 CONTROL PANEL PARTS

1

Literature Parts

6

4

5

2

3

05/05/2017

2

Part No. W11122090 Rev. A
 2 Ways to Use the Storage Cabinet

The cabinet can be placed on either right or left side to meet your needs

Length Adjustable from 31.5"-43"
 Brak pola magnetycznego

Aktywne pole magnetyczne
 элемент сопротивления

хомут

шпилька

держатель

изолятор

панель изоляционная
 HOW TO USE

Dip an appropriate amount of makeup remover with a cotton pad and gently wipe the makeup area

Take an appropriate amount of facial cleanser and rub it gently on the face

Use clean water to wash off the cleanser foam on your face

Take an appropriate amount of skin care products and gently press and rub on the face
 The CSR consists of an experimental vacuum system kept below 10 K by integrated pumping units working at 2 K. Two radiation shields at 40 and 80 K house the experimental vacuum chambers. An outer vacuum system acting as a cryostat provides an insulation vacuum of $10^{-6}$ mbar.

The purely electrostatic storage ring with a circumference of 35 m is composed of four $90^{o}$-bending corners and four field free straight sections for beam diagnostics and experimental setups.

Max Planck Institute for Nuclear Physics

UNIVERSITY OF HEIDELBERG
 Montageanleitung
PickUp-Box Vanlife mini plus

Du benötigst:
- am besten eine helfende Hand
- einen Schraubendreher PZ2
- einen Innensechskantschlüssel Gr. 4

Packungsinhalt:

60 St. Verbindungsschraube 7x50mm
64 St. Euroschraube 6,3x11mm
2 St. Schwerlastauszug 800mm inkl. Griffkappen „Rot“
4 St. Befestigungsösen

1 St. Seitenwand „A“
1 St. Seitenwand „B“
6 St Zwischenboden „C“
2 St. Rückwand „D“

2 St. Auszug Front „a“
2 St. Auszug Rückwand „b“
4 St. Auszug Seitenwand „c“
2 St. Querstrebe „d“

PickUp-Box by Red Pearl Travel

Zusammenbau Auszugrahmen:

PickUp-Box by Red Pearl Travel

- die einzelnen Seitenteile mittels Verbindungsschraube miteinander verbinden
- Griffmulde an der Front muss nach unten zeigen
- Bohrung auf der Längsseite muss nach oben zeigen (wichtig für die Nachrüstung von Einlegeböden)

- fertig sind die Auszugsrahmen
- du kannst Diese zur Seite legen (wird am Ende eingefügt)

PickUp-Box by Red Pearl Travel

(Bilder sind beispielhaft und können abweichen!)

__________

## TASK TO COMPLETE
What you write must match the material above exactly and in full.

## COMPLETED EXERCISE
 CONTROL PANEL PARTS

1

Literature Parts

6

4

5

2

3

05/05/2017

2

Part No. W11122090 Rev. A
 2 Ways to Use the Storage Cabinet

The cabinet can be placed on either right or left side to meet your needs

Length Adjustable from 31.5"-43"
 Brak pola magnetycznego

Aktywne pole magnetyczne
 элемент сопротивления

хомут

шпилька

держатель

изолятор

панель изоляционная
 HOW TO USE

Dip an appropriate amount of makeup remover with a cotton pad and gently wipe the makeup area

Take an appropriate amount of facial cleanser and rub it gently on the face

Use clean water to wash off the cleanser foam on your face

Take an appropriate amount of skin care products and gently press and rub on the face
 The CSR consists of an experimental vacuum system kept below 10 K by integrated pumping units working at 2 K. Two radiation shields at 40 and 80 K house the experimental vacuum chambers. An outer vacuum system acting as a cryostat provides an insulation vacuum of $10^{-6}$ mbar.

The purely electrostatic storage ring with a circumference of 35 m is composed of four $90^{o}$-bending corners and four field free straight sections for beam diagnostics and experimental setups.

Max Planck Institute for Nuclear Physics

UNIVERSITY OF HEIDELBERG
 Montageanleitung
PickUp-Box Vanlife mini plus

Du benötigst:
- am besten eine helfende Hand
- einen Schraubendreher PZ2
- einen Innensechskantschlüssel Gr. 4

Packungsinhalt:

60 St. Verbindungsschraube 7x50mm
64 St. Euroschraube 6,3x11mm
2 St. Schwerlastauszug 800mm inkl. Griffkappen „Rot“
4 St. Befestigungsösen

1 St. Seitenwand „A“
1 St. Seitenwand „B“
6 St Zwischenboden „C“
2 St. Rückwand „D“

2 St. Auszug Front „a“
2 St. Auszug Rückwand „b“
4 St. Auszug Seitenwand „c“
2 St. Querstrebe „d“

PickUp-Box by Red Pearl Travel

Zusammenbau Auszugrahmen:

PickUp-Box by Red Pearl Travel

- die einzelnen Seitenteile mittels Verbindungsschraube miteinander verbinden
- Griffmulde an der Front muss nach unten zeigen
- Bohrung auf der Längsseite muss nach oben zeigen (wichtig für die Nachrüstung von Einlegeböden)

- fertig sind die Auszugsrahmen
- du kannst Diese zur Seite legen (wird am Ende eingefügt)

PickUp-Box by Red Pearl Travel

(Bilder sind beispielhaft und können abweichen!)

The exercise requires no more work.